A week after Michelle Bachelet stepped down at the end of her four-year term as rights chief, the UN has yet to officially announce who will replace her.
But multiple sources said that Guterres had notified UN member states late on Wednesday that he wants Turk, a UN veteran currently serving as assistant secretary-general for policy, in the challenging role.
The 57-year-old Austrian had worked within the UN system for over three decades and worked closely with Guterres back when he headed the UN refugee agency.
According to reports, the UN General Assembly was scheduled to discuss the issue during a meeting later on Thursday or Friday.
The International Service for Human Rights (ISHR) noted that “the secretary general’s proposed candidate has been approved by consensus in all previous appointments.”
Turk has his job cut out for him.
Minutes before her tenure ended, Bachelet, a former president of Chile, released a long-awaited report on human rights violations in China’s Xinjiang province, handing the difficult follow-up task to her successor.
The study recommended Beijing to stop “discriminatory” actions against the Uyghur minority in Xinjiang and other populations with a majority of Muslims.
The statement included several human rights cases of abuse, such as torture, forced labor, and arbitrary imprisonment. Many of the claims previously made by activist organizations, Western countries, and the exiled Uyghur minority now had the UN’s approval.
It acknowledged that China may have committed “crimes against humanity.” Still, it refrained from using the word “genocide,” which the United States has been using since January 2021 and has subsequently been adopted by parliaments in several other Western countries.
China vigorously denied such accusations, which also harshly criticized Bachelet’s report and charged that the UN had turned into a “thug and accomplice of the US and the West.”
Rights organizations have been urging the next UN human rights chief to have the guts to confront even the most powerful nations and criticize breaches.
Sarah Brooks, the ISHR program director, said in the statement that “the stakes have never been greater.”
The organization and others have harshly criticized the appointment process’s lack of transparency.

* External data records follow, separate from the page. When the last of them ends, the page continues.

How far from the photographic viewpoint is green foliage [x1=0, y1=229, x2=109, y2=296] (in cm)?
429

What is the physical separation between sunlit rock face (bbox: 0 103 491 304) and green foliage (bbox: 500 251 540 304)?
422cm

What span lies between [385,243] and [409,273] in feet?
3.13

According to diplomatic sources in Geneva, where the UN rights office is situated, there has not been much understanding up to this point.

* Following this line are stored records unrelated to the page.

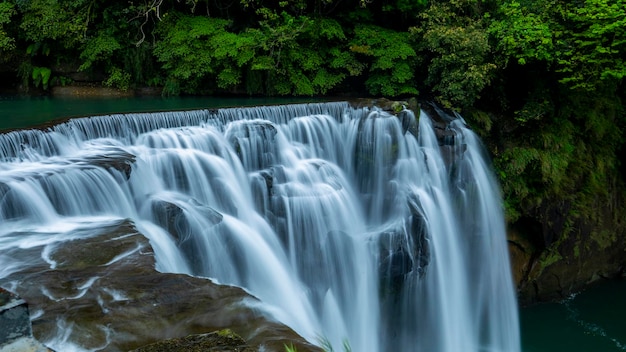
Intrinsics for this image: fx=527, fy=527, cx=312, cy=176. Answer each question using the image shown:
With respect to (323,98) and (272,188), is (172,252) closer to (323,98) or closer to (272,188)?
(272,188)

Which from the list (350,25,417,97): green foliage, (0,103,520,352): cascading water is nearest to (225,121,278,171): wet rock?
(0,103,520,352): cascading water

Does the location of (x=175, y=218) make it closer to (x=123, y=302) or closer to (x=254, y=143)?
(x=123, y=302)

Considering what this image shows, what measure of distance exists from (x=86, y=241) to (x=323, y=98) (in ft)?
32.2

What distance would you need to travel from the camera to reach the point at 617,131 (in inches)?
540

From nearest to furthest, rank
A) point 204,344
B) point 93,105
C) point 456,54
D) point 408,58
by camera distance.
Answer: point 204,344 → point 456,54 → point 93,105 → point 408,58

A Western official observed that the procedure had been “remarkably murky.” Phil Lynch, director of ISHR, forewarned that there would be a cost to this lack of openness and input.
He claimed that the secretary general had a crucial chance to increase the standing and power of the incoming high commissioner.
However, he said that his group and others will “aim to work closely and constructively with the next high commissioner to preserve human rights and to pursue punishment for abusers and justice for victims.”